There are no easy ideological lines to draw in this conflict.

Take Yaroslav Reshetniak, a musician who lives in Russia.

He says he has "Ukrainian roots" and has been friends with Ukrainian nationalists in the past, but not any more.

He believes Ukrainians, like himself, naturally belong to the Russian world.

His songs, a Russian nationalist call to arms, are widely shared online and serve as a powerful recruiting tool to attract fighters from all over Russia.

Does it make him happy to see a "New Russia" born out of war, death and destruction?

"I feel sorry for everybody, even for Ukrainian soldiers," he replies. 

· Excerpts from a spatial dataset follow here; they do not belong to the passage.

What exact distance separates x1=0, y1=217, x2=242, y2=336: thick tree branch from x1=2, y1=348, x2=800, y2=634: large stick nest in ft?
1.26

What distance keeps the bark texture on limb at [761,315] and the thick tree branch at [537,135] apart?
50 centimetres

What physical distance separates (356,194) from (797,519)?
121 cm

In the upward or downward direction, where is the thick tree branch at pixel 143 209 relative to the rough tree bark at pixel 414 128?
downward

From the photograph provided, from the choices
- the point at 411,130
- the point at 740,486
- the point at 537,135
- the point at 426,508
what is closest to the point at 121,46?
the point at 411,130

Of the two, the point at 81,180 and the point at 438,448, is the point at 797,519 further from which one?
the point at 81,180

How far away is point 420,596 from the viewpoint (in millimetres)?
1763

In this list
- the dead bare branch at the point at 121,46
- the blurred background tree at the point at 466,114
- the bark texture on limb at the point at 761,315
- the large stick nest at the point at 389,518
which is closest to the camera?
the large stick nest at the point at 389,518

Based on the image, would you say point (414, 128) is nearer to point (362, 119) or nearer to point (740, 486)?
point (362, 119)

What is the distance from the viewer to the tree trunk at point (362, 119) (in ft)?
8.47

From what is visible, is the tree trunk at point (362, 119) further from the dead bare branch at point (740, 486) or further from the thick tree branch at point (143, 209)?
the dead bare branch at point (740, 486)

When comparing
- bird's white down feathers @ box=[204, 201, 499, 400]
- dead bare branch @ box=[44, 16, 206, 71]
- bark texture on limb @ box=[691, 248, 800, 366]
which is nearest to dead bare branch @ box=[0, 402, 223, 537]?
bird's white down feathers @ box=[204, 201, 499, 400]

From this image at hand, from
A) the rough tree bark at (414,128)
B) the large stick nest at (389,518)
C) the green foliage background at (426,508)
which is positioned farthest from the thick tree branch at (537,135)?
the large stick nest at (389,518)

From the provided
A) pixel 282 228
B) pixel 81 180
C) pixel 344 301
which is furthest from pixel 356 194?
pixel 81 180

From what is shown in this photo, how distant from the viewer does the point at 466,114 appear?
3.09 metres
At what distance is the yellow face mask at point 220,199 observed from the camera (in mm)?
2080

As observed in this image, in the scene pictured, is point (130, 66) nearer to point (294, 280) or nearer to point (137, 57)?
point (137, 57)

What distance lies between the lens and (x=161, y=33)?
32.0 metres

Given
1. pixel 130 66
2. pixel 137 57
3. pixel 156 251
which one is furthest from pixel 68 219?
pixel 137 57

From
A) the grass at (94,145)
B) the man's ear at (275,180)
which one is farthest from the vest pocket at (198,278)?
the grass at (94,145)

"But there is no other way. I hope we will march on Kiev, and each region of Ukraine will have its own referendum to decide if they want to be part of Russia, part of Ukraine or to create an independent state."

"If western Ukrainians do want to be part of Ukraine, I would let them. The will of the people is, for me, above all else."

Although many of the rebel fighters in the east quietly admit to being tired of war, their mantra is "we are fighting now so that there are no more wars in the future".

The rebels say they have 18,000 volunteer fighters, mostly from Russia, and that more are keen on joining.

Several far-right organisations are involved in the online recruitment process.

One of them is the Eurasian Movement, a far-right political group with an international reach, founded by ultra-nationalist philosopher Alexander Dugin.

Close to the Ukrainian border, in the Russian city of Rostov, one of Dugin's Eurasian activists, Mikhail Uchitel, is working with Russian volunteer fighters who have been signed up online in preparation for their journey into Ukraine.

Although the recruitment process is taking place in Russia, Uchitel is adamant that the rebels do not answer to Moscow.

"The Donetsk and Luhansk people's republics are political entities about to conduct elections," he says.

"Soon we will talk not about a rebel force but a proper army, the army of Novorossia."

For field commander Alexander Matyushin, the current ceasefire in eastern Ukraine is no more than a strategic pause.

In the winter months, he says there will only be local clashes, but the rebel offensive will resume in spring.

"You cannot subjugate people who have experienced real freedom. Eventually, I am sure, victory will be ours."